Mereka sudah hampir setengah jalan ke Kouh ketika ada sesuatu di dalam air yang tampak menyala. Ketika mereka mulai mendekat, ketiga orang di kapal pada saat yang sama melihat apa adanya: itu adalah rambut pirang muda Henny. Jakob Deda mengemudi dengan memalingkan mukanya. Hanya Janten, mantan pembunuh yang dibebaskan dari penjara, berani masuk ke dalam air untuk membawa mayat itu ke atas kapal. Peters melemparkan kelambu kepadanya untuk membungkus mayat itu di dalamnya. Sesudah mereka mengangkatnya ke atas kapal, mereka menempatkannya di dalam kabin kapal.
Karena mayatnya sudah begitu lama terapung di kali, Peters menilai tidak dapat pertanggungjawabkan untuk melanjutkan perjalanan ke Kouh. Jadi mereka berbalik dan berlayar kembali ke Tanah Merah. Setibanya di sana, mereka membaringkan jenazah di gereja Maluku.3
Tanah Merah
Berita duka
Pada jam dua pagi hari Selasa, Drost dan Klamer dibangunkan oleh seseorang yang berdiri di pintu. Ternyata itu seorang pejabat pemerintah yang membawa surat dari HPB Peters. Ketika mereka membacanya, mereka kaget dan langsung betul-betul bangun. Henny tenggelam mati!
Satu jam kemudian, Peters sendiri datang. Bersama-sama mereka merundingkan apa yang harus dilakukan. Diputuskan bahwa Drost akan segera berangkat ke Kouh untuk menjemput Jan. Karena Jakob Deda sudah bekerja terus tanpa istirahat sejak Senin pagi sehingga dia perlu tidur dulu, kapal Ichthus sementara tidak tersedia. Oleh sebab itu, Bestuur menyediakan kapal cepat milik pemerintah. Dokter Bijkerk, yang pada hari Senin baru kembali dari suatu patroli, akan ikut ke Kouh, karena mereka tidak tahu dalam keadaan apa mereka akan menemukan Jan. Pendeta Klamer diberi tugas untuk mengatur segalanya untuk pemakaman.

--- Data yang diberikan ---
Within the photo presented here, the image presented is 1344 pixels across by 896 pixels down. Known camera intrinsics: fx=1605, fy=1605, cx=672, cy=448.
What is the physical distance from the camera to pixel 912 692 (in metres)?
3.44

--- Daftar tugas ---
a) Dalam cerita tentang tenggelamnya Henny, siapa yang berani masuk ke air untuk membawa mayatnya ke atas kapal?
b) Ringkaslah cerita tentang tenggelamnya Henny dalam dua kalimat.
c) Teruskan cerita tentang tenggelamnya Henny mulai dari kalimat terakhirnya.
Baris-baris data tidak perlu dipakai.

--- Jawaban ---
a) Janten, mantan pembunuh yang dibebaskan dari penjara.

b) Dalam perjalanan ke Kouh, Janten mengangkat mayat Henny dari air, lalu rombongan berbalik ke Tanah Merah dan membaringkan jenazahnya di gereja Maluku. Setelah Drost dan Klamer menerima surat dari Peters, diputuskan bahwa Drost berangkat ke Kouh dengan kapal cepat pemerintah bersama Dokter Bijkerk untuk menjemput Jan, sedangkan Klamer mengatur pemakaman.

c)
Persiapan
Hari itu Selasa 23 September, persis satu tahun setelah Jan dan Henny dengan penuh semangat berangkat dari Belanda menuju ke Papua. Hari ini mayatnya Henny perlu dikuburkan. Karena dia telah berada di dalam air selama lebih dari 50 jam, sayangnya tidak mungkin menunda pemakamannya sampai Jan akan tiba dari Kouh.
Banyak hal harus diatur. Orang-orang di penjara disuruh oleh Peters untuk membuat peti mati. Ada lain yang ditugaskan untuk membersihkan jalan dan tempat pemakaman di seberang bandara. Bersama Klamer, Peters pilih tempat di sana: di sebelah makam anak perempuan dari Kailola yang meninggal berusia 6 tahun. Kailola adalah keluarga yang membantu Drost waktu dia tiba di Tanah Merah.
Semuanya memakan waktu cukup lama, dan upacara pemakaman dimulai lebih lambat dari yang direncanakan.
Ibadah
Di tengah gereja peti mayat ditaruh di atas suatu para-para kayu. Peti itu dilapisi dengan linen hitam, dan suatu salib perak dijahit pada linen penutupnya. Di atas peti itu terletak empat krans bunga besar dan sejumlah karangan bunga. Gereja penuh sesak dan banyak orang harus berdiri di luar.
Ibadah dimulai dengan dua ayat dari nyanyian rohani 139 (Kijne):
Ke manakah menusia mencari s’lamat juga?
Kepada-Mu, kar’na Anak-Mu membuka jalan surga
Ya amin, ya, di Golgota ternyata pengasihan,
Di sanalah anugerah menjamin keampunan.
Kemudian Klamer membaca Roma 8:28-39,
Kita tahu sekarang, bahwa Allah turut bekerja dalam segala sesuatu untuk mendatangkan kebaikan bagi mereka yang mengasihi Dia, yaitu bagi mereka yang terpanggil sesuai dengan rencana Allah. (…)
Siapakah yang akan memisahkan kita dari kasih Kristus? Penindasan atau kesesakan atau penganiayaan, atau kelaparan atau ketelanjangan, atau bahaya, atau pedang? Seperti ada tertulis: “Oleh karena Engkau kami ada dalam bahaya maut sepanjang hari, kami telah dianggap sebagai domba-domba sembelihan.” Tetapi dalam semuanya itu kita lebih dari pada orang-orang yang menang, oleh Dia yang telah mengasihi kita. Sebab aku yakin, bahwa baik maut, maupun hidup, baik malaikat-malaikat, maupun pemerintah-pemerintah, baik yang ada sekarang, maupun yang akan datang, atau kuasa-kuasa, baik yang di atas, maupun yang di bawah, ataupun sesuatu makhluk lain, tidak akan dapat memisahkan kita dari kasih Allah, yang ada dalam Kristus Yesus, Tuhan kita.
Klamer berkhotbah. Setelah berdoa mereka menyanyikan Mazmur 68:2
Tetapi orang yang benar
Bersorak-sorai bergemar
Di hadirat Allah Hua!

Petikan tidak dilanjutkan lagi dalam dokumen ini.